The course is divided into four main parts:
Wild and wide – concerning randomness and distributions
The course will begin with some exercises and demonstrations of the unexpected wildness of random phenomena including the effects of bias and non-independence (when one result effects others).
We will discuss different kinds of distribution and the reasons why the normal distribution (classic hat shape), on which so many statistical tests are based, is so common. In particular we will look at some of the ways in which the effects we see in HCI may not satisfy the assumptions behind the normal distribution.
Most will be aware of the use of non-parametric statistics for discrete data such as Likert scales, but there are other ways in which non-normal distributions arise. Positive feedback effects, which give rise to the beauty of a snowflake, also create effects such as the bi-modal distribution of student marks in certain kinds of university courses (don’t believe those who say marks should be normally distributed!). This can become more complex if feedback processes include some form of threshold or other non-linear effect (e.g. when the rate of a task just gets too much for a user).
All of these effects are found in the processes that give rise to social networks both online and offline and other forms of network phenomena, which are often far better described by a long-tailed ‘power law’.

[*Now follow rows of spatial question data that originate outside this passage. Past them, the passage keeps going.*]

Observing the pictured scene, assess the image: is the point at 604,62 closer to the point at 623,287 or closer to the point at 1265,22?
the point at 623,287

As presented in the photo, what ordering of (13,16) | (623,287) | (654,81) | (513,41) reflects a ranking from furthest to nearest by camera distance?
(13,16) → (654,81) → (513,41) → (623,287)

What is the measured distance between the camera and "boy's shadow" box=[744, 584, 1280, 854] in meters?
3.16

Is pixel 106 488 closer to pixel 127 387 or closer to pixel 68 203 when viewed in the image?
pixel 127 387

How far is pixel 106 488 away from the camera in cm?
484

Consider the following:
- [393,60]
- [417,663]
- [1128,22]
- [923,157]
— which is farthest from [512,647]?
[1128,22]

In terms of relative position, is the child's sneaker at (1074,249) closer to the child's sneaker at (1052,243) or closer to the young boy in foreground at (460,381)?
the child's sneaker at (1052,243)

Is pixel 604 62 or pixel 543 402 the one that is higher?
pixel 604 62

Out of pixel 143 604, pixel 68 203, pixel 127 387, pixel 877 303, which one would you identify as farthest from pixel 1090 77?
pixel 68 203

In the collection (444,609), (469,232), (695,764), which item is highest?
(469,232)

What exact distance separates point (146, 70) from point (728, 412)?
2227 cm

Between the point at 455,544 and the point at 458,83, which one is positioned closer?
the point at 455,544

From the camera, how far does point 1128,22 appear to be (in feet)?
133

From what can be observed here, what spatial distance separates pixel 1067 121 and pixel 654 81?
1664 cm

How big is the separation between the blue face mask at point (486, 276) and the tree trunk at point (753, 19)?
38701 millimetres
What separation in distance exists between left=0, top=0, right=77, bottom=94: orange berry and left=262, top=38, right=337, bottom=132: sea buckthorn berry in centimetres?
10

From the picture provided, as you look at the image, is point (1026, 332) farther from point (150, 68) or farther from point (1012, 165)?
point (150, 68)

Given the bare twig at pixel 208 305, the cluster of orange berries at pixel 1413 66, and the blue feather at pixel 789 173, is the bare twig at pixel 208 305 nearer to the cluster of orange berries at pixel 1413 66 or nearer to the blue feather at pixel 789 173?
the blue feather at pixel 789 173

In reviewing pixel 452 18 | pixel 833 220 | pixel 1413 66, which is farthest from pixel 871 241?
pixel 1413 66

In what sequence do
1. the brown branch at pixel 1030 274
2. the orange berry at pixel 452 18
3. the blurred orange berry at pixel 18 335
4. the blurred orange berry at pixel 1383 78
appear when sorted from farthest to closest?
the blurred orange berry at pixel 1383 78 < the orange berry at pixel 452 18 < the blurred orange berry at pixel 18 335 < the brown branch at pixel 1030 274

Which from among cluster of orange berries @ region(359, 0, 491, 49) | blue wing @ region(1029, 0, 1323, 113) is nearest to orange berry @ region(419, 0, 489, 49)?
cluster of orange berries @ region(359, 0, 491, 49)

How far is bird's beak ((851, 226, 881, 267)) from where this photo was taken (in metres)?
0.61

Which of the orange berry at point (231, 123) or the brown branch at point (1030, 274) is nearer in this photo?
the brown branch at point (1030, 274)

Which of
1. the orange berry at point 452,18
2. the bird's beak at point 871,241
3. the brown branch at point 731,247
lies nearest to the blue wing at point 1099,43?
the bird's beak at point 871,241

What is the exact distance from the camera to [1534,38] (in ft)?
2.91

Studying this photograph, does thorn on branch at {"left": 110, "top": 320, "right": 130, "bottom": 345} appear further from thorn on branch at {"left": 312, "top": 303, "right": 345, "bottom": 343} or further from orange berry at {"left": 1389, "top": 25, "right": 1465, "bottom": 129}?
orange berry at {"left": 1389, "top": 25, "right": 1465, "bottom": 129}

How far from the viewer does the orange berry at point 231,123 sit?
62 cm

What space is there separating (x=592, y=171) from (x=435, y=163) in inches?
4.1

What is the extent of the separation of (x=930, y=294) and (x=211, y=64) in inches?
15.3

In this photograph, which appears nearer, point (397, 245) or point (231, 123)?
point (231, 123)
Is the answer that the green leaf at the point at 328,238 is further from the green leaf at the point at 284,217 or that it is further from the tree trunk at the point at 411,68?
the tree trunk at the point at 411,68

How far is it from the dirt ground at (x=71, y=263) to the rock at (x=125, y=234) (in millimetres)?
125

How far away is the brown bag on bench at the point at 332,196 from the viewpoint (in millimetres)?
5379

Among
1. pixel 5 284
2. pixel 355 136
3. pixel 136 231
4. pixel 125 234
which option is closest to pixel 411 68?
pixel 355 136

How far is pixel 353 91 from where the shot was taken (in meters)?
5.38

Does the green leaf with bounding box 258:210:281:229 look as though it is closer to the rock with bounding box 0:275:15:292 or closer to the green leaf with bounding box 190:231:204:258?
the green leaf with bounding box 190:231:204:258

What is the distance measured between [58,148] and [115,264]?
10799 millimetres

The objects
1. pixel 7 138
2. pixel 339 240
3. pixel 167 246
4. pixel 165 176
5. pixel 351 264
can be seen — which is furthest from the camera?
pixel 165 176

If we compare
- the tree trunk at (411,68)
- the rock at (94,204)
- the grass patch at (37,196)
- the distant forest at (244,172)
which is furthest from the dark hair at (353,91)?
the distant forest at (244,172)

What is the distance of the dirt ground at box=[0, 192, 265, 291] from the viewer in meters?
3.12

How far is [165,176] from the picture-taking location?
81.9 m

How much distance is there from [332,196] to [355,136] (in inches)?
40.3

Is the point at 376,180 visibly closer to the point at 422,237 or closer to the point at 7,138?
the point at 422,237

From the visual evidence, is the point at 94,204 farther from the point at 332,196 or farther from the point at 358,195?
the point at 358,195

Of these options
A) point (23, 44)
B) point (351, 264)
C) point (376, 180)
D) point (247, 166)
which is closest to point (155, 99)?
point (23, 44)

Doing it – if not p then what
In this part we will look at the major kinds of statistical analysis methods:
- Hypothesis testing (the dreaded p!) – robust but confusing
- Confidence intervals – powerful but underused
- Bayesian stats – mathematically clean but fragile
- Simulation based – rare but useful
None of these is a magic bullet; all need care and a level of statistical understanding to apply.
We will discuss how these are related including the relationship between ‘likelihood’ in hypothesis testing and conditional probability as used in Bayesian analysis. There are common issues including the need to clearly report numbers and tests/distributions used. avoiding cherry picking, dealing with outliers, non-independent effects and correlated features. However, there are also specific issues for each method.
Classic statistical methods used in hypothesis testing and confidence intervals depend on ideas of ‘worse’ for measures, which are sometimes obvious, sometimes need thought (one vs. two tailed test), and sometimes outright confusing. In addition, care is needed in hypothesis testing to avoid classic fails such as treating non-significant as no-effect and inflated effect sizes.
In Bayesian statistics different problems arise: the need to be able to decide in a robust and defensible manner what are the expected likelihood of different hypothesis before an experiment; and the dangers of common causes leading to inflated probability estimates due to a single initial fluke event or optimistic prior.
Crucially, while all methods have problems that need to be avoided, we will see how not using statistics at all can be far worse.
Gaining power – the dreaded ‘too few participants’
Statistical power is about whether an experiment or study is likely to reveal an effect if it is present. Without a sufficiently ‘powerful’ study, you risk being in the middle ground of ‘not proven’, not being able to make a strong statement either for or against whatever effect, system, or theory you are testing.
In HCI studies the greatest problem is often finding sufficient participants to do meaningful statistics. For professional practice we hear that ‘five users are enough’, but less often that this figure was based on particular historical contingencies and in the context of single iterations, not summative evaluations, which still need the equivalent of ‘power’ to be reliable.
However, power arises from a combination of the size of the effect you are trying to detect, the size of the study (number of trails/participants) and the size of the ‘noise’ (the random or uncontrolled factors).
Increasing number of participants is not the only way to increase power and we will discuss various ways in which careful design, selection of subjects and tasks can increase the power of your study albeit sometimes requiring care in interpreting results. For example, using a very narrow user group can reduce individual differences in knowledge and skill (reduce noise) and make it easier to see the effect of a novel interaction technique, but also reduces generalisation beyond that group. In another example, we will also see how careful choice of a task can even be used to deal with infrequent expert slips.
So what? – making sense of results
You have done your experiment or study and have your data – what next, how do you make sense of the results? In fact one of the best ways to design a study is to imagine this situation before you start!
This part will address a number of questions to think about during analysis (or design) including: Whether your work is to test an existing hypothesis (validation) or to find out what you should be looking for (exploration)? Whether it is a one-off study, or part of a process (e.g. ‘5 users’ for iterative development)? How to make sure your results and data can be used by others (e.g. repeatability, meta analysis)? Looking at the data, and asking if it makes sense given your assumptions (e.g. Fitts’ Law experiments that assume index of difficulty is all that matters). Thinking about the conditions – what have you really shown – some general result or simply that one system or group of users is better than another?